* **WHAT TO PRODUCE**
Extend the news article on the Altoona Blair County Development Corp.'s 2022 annual meeting, starting right after its final sentence and keeping its reporting style.
(TEXT FOR ANALYSIS begins)
2022 Annual Meeting & Economic Impact Report

by | Jun 1, 2022 | News

On Friday, May 27, 2022 the Altoona Blair County Development (ABCD) Corp. held its first annual meeting since 2019. The event was a celebration of all that our organization and community has accomplished throughout the past three years not only on an economic development front but also the perseverance of our mountain town communities here in the First Frontier, Blair County, PA.

For our complete annual report click here for the PDF version, and below is a recap of the annual meeting as published in the the May 28, 2022 edition of The Altoona Mirror by Walt Frank.

Despite the coronavirus pandemic, economic development remains strong in Blair County as local businesses continue to bounce back and move forward.

That was the message Friday during the Altoona Blair County Development Corp. annual meeting at the Blair County Convention Center.

Friday marked the first time in three years the organization held the event.

In the past three years, ABCD Corp. directly supported and funded 146 business expansion projects resulting in a total capital investment of more than $140 million. Of that total, ABCD program funding accounted for more than $32 million. Those projects added 245 new jobs with more than 860 retained, said president/CEO Stephen McKnight.
(TEXT FOR ANALYSIS ends)
(INFORMATION GIVEN begins)
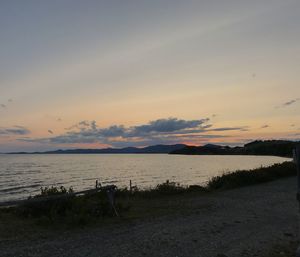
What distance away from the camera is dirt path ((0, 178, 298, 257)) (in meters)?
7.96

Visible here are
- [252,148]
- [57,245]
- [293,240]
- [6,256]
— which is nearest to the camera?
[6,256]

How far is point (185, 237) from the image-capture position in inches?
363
(INFORMATION GIVEN ends)
(INFORMATION GIVEN begins)
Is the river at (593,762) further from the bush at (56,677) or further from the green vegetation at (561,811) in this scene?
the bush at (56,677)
(INFORMATION GIVEN ends)
(INFORMATION GIVEN begins)
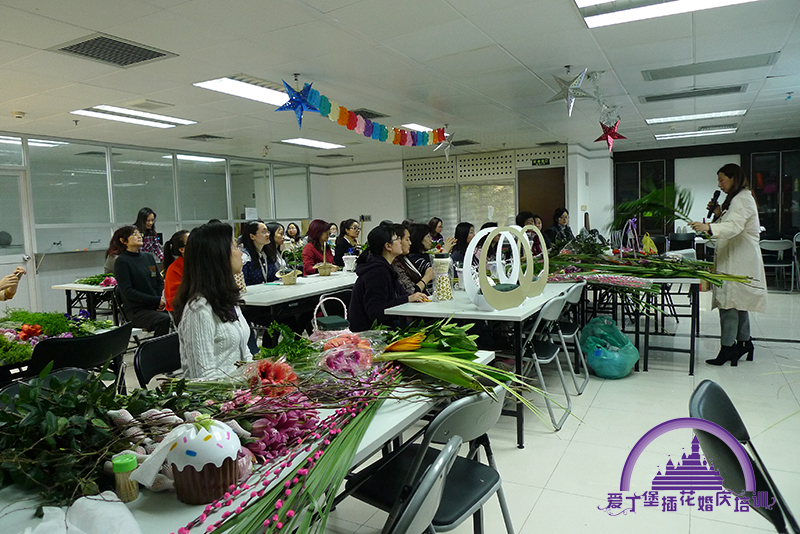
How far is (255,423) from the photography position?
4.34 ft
(INFORMATION GIVEN ends)
* **RESPONSE**
Among those projects was the DelGrosso Foods expansion, which included a building acquisition and major production expansion. That $70 million project represented the largest single capital investment and manufacturing expansion ever in Blair County, McKnight said.

Another major redevelopment was the former 60-acre WATCO site in Hollidaysburg, now home to Curry Rail Services.

“That project brought back to life an otherwise vacant industrial site and greatly improved the visual appeal of the area in the process. In total, the projects represented a wide range of industry sectors to include health care, transportation, warehousing, hospitality and retail,” McKnight said.

ABCD Corp. is seeing significant strategic and financial commitments.

“This is the busiest I have ever seen our organization and that is good news. We feel confident Blair County businesses are positioned to get around some well-placed speed bumps,” Chairman of the Board Ron McConnell said.

Demand for labor has also remained strong. That was particularly important when Appvion, citing the pandemic itself, ceased operations permanently in 2021. That sudden closure dislocated more than 290 highly skilled workers. Fortunately, high skill was in demand, allowing many of those workers to land new opportunities quickly within the regional economy, McKnight said.

As for the empty Appvion plant, efforts to repurpose the site are ongoing, he said.

“We are continuing to work with the current ownership group, the Roaring Spring Borough, and our state and federal officials to chart a pathway forward for the site,” McKnight said.

He said that since March 2020, the vast majority of local businesses are moving forward.

“They are doing what they need to not only keep the lights on, but in many cases finding new ways to do things even better. It reaffirmed what we already knew about our community — about our businesses, our economy and the people who live here. And that is we are resilient. We are determined. We are resourceful,” McKnight said.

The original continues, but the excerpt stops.